Texte intégral
Tribunal judiciaire de Bordeaux
CABINET JAF 9
N° RG 23/01317 - N° Portalis DBX6-W-B7H-XP5M
N° RG 23/01317 - N° Portalis DBX6-W-B7H-XP5M
Minute n°24/
AFFAIRE :
[H], [V], [T] [Y] épouse [W]
C/
[G] [F]
Grosses délivrées
le
à
Me Christèle BADETS-PEAN
Me Céline CAZENAVE
TRIBUNAL JUDICIAIRE DE BORDEAUX
CABINET JAF 9
JUGEMENT DU 07 NOVEMBRE 2024
COMPOSITION DU TRIBUNAL :
Lors des débats et du délibéré
Madame Marianne JAMET, Première Vice-Présidente adjointe,
Juge aux affaires familiales
assistée de Madame Bettina MOREL, faisant fonction de Greffier
DÉBATS :
A l’audience du 05 Septembre 2024,
JUGEMENT :
Contradictoire,
Premier ressort,
Par mise à disposition au greffe,
DEMANDERESSE :
Madame [H], [V], [T] [Y] épouse [W]
née le [Date naissance 1] 1967 à [Localité 9] (Val d’Oise)
DEMEURANT :
Chez Madame [C] [D]
[Adresse 3]
[Localité 5]
représentée par Maître Céline CAZENAVE, avocat au barreau de BORDEAUX
DÉFENDEUR :
Monsieur [G] [F]
né le [Date naissance 2] 1968 à [Localité 8] (Landes)
DEMEURANT :
[Adresse 4]
[Localité 6]
représenté par Maître Christèle BADETS-PEAN, avocat au barreau de BORDEAUX
Tribunal judiciaire de Bordeaux
CABINET JAF 9
N° RG 23/01317 - N° Portalis DBX6-W-B7H-XP5M
FAITS ET PRÉTENTIONS
Par acte notarié du 18 février 2014, Madame [H] [Y] et Monsieur [G] [F] ont acquis un bien immobilier sis [Adresse 4] dans lequel ils ont vécu ensemble et y en ont fait leur logement conjugal jusqu’au 7 août 2020, date à laquelle Madame [Y] a quitté le logement et le couple s’est séparé.

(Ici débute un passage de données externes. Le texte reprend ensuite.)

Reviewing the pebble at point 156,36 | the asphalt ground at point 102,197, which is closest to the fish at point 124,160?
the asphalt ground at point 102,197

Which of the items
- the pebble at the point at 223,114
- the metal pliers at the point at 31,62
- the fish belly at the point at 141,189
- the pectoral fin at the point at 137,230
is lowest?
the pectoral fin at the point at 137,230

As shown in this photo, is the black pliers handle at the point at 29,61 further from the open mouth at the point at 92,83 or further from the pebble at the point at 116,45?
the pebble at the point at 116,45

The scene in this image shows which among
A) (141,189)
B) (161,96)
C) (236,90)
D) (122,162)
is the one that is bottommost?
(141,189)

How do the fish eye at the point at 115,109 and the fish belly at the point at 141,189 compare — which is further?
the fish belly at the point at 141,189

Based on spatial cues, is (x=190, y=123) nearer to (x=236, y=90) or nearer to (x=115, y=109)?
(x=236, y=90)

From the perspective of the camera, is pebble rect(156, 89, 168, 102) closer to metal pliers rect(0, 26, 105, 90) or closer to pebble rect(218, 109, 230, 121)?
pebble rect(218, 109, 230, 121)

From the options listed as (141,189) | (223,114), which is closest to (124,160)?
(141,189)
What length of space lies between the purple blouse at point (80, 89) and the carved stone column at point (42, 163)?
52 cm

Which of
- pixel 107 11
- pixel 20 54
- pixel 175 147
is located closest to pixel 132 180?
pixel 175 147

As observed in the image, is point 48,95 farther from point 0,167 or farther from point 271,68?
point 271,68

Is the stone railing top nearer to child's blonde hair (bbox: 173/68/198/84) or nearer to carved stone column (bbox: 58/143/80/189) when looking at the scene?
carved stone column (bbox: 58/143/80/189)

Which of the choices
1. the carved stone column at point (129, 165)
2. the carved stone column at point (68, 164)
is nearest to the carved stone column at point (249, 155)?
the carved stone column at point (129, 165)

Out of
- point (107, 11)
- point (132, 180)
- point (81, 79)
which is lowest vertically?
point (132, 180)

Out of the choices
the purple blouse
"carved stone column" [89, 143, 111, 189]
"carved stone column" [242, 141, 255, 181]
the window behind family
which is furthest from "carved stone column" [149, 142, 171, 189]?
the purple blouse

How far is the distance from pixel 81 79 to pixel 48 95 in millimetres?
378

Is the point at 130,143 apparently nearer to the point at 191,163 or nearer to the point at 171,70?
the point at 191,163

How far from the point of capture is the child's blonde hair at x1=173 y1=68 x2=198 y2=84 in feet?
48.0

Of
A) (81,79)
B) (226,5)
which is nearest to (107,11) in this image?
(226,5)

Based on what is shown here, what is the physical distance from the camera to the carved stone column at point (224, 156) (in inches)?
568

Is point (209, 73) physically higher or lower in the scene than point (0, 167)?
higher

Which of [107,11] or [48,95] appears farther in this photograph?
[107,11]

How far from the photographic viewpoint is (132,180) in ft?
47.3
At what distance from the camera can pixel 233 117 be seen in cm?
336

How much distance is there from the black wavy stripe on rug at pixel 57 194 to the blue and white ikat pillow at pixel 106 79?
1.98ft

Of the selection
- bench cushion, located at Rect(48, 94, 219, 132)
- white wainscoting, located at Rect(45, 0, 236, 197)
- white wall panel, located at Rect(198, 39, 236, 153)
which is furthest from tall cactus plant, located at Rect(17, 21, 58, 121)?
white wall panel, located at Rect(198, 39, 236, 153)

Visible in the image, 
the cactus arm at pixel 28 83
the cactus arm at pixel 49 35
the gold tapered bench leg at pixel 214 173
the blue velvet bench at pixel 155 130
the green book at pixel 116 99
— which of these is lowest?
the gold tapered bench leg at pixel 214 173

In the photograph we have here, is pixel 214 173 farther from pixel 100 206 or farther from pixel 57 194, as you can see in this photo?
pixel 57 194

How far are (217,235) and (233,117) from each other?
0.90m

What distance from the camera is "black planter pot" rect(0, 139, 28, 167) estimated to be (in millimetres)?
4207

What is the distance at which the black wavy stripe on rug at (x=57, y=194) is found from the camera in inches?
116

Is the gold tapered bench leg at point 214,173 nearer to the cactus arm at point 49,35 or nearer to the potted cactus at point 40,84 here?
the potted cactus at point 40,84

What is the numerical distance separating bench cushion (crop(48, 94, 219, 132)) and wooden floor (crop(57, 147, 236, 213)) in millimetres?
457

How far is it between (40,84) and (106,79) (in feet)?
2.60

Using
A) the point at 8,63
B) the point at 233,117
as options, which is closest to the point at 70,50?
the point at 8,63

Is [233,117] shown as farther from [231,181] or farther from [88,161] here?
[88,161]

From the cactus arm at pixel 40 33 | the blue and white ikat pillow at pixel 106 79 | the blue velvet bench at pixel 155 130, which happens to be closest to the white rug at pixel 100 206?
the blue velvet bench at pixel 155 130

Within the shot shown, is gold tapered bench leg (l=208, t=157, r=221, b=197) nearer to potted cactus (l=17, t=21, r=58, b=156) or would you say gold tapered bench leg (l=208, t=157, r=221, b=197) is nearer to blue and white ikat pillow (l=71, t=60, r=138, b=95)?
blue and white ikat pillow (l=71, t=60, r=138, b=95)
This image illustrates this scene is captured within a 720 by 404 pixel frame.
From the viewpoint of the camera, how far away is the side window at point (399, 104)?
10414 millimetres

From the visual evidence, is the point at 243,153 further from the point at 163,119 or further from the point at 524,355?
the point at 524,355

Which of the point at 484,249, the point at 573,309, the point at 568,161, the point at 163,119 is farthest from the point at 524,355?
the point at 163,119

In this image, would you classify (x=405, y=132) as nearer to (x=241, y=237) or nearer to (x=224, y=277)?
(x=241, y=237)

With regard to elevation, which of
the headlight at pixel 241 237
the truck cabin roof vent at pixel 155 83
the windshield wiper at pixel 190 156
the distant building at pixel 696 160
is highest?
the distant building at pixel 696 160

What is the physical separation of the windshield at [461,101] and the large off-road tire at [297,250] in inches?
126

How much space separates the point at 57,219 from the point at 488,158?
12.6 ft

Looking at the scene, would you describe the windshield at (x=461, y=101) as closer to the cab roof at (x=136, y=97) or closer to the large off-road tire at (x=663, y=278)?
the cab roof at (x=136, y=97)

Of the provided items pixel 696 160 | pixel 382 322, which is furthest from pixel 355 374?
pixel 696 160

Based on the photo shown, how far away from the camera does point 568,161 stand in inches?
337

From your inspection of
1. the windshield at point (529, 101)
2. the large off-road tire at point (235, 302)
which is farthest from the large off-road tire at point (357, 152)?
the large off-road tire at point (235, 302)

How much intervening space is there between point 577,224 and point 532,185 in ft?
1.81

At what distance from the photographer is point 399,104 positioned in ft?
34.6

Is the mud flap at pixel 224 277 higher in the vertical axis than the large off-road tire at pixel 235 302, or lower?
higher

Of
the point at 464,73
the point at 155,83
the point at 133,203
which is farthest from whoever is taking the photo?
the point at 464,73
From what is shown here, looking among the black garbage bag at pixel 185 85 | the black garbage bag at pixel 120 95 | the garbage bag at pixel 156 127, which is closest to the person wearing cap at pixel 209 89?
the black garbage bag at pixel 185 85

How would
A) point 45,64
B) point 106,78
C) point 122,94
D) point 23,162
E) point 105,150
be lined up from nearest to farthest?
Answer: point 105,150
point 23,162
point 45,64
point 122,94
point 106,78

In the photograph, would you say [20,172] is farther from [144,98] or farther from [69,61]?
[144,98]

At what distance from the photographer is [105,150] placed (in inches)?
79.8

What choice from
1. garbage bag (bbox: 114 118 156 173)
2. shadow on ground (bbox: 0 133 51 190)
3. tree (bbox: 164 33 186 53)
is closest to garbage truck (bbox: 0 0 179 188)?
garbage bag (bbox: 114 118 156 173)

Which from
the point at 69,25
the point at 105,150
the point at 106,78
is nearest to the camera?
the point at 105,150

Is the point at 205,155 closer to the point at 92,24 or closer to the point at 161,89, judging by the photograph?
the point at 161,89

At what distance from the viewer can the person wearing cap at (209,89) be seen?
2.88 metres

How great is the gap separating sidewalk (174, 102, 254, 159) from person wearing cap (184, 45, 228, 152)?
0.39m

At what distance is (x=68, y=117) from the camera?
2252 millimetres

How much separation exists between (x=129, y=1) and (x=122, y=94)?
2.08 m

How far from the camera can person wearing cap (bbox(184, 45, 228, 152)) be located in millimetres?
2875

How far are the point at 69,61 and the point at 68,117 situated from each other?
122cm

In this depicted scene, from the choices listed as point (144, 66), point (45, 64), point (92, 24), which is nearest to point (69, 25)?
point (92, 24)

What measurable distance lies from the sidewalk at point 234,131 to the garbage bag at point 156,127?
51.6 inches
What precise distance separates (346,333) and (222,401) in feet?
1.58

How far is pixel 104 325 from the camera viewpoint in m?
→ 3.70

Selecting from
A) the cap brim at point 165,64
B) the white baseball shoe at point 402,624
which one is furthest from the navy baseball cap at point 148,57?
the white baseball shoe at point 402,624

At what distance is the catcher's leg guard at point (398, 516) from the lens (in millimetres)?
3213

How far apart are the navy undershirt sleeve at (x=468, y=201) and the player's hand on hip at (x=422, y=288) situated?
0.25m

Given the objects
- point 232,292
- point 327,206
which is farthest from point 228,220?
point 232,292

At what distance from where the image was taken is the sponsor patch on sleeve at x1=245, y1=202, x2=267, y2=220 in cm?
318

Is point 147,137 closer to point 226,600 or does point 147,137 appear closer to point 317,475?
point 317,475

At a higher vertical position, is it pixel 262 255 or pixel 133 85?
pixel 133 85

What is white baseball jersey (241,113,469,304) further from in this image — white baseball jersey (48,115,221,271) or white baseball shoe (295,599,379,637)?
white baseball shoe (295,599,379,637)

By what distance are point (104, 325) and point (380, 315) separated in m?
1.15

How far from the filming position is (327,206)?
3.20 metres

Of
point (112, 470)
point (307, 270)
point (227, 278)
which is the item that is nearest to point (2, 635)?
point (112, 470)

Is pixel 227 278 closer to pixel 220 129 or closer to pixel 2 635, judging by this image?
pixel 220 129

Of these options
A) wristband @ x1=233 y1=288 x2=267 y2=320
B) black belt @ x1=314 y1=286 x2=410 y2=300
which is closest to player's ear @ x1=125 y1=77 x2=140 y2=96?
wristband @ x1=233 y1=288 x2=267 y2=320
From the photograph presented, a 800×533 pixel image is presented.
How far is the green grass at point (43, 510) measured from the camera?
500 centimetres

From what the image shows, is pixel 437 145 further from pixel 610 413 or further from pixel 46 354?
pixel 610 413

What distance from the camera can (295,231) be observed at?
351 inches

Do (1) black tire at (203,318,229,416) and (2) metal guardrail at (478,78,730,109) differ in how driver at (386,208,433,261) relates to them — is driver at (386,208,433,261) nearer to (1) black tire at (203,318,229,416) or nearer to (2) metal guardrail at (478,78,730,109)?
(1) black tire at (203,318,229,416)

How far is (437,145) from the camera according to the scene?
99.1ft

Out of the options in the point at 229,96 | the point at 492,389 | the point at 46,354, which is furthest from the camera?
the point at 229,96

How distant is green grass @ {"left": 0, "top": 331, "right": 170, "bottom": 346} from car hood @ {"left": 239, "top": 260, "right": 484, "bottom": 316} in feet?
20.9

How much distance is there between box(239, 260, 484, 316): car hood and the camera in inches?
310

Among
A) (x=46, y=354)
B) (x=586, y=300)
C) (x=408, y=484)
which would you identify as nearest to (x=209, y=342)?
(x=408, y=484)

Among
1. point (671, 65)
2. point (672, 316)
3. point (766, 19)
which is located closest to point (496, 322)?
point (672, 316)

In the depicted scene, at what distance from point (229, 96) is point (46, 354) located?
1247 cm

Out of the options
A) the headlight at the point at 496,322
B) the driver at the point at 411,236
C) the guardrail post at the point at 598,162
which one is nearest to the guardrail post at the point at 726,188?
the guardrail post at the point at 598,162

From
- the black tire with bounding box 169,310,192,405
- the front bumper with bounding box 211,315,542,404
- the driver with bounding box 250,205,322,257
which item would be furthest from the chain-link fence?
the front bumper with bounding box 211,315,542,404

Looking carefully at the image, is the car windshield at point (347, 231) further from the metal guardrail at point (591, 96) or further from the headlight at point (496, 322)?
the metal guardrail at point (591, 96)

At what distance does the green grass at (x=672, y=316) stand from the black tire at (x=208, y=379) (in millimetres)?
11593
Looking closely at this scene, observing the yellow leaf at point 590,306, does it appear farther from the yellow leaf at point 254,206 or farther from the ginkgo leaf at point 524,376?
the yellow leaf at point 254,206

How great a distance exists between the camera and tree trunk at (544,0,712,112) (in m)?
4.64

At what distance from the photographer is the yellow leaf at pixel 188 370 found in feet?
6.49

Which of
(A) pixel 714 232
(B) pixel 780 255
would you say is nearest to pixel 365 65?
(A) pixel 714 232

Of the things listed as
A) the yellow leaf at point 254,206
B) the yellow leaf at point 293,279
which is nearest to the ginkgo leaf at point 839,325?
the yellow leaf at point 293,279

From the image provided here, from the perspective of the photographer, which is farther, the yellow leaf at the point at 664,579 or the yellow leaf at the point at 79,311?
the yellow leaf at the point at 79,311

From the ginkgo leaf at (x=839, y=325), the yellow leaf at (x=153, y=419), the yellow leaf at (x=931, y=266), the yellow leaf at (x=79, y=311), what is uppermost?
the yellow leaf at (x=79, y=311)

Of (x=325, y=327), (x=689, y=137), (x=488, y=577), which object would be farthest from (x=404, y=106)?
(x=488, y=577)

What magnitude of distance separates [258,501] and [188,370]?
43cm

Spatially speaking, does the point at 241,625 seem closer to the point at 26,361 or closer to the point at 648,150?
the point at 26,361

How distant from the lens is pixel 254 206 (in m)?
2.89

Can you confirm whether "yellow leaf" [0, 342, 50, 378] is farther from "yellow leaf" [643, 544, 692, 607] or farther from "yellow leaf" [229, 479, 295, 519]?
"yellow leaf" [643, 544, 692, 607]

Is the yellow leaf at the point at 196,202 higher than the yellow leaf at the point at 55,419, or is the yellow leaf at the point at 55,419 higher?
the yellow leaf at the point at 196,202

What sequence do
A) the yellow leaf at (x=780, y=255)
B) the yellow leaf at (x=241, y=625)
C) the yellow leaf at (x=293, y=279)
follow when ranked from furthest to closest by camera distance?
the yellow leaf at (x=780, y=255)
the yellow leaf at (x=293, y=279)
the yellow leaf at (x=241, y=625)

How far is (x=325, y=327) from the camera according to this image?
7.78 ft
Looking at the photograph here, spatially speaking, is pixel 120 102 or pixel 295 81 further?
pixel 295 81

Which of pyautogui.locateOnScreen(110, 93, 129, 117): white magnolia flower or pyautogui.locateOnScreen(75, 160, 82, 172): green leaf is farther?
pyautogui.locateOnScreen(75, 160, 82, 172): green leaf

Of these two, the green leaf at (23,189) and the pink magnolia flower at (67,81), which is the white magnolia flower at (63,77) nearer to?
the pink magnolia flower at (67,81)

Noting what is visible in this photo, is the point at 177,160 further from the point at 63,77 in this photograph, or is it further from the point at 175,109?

Madame [Y] et Monsieur [F] ont acquis ce bien immobilier à concurrence de la moitié chacun en pleine propriété, pour un montant total de 110.000 €, financé par un prêt bancaire souscrit auprès de la [7] par Monsieur [F].
Madame [Y] a contribué à la prise en charge des frais de notaire correspondant à l’acquisition à hauteur de 4.300 € du bien immobilier à [Localité 6].
Au cours de l’année 2021, Madame [H] [Y] a fait savoir à Monsieur [G] [F] qu’elle entendait sortir de l’indivision mais il n’a pas été donné suite aux différents courriers envoyés par ses soins.
Par acte en date du 7 février 2023, Madame [Y] a fait délivrer assignation à Monsieur [F] devant le Tribunal judiciaire de BORDEAUX aux fins d’ouverture des opérations de liquidation et partage de l’indivision.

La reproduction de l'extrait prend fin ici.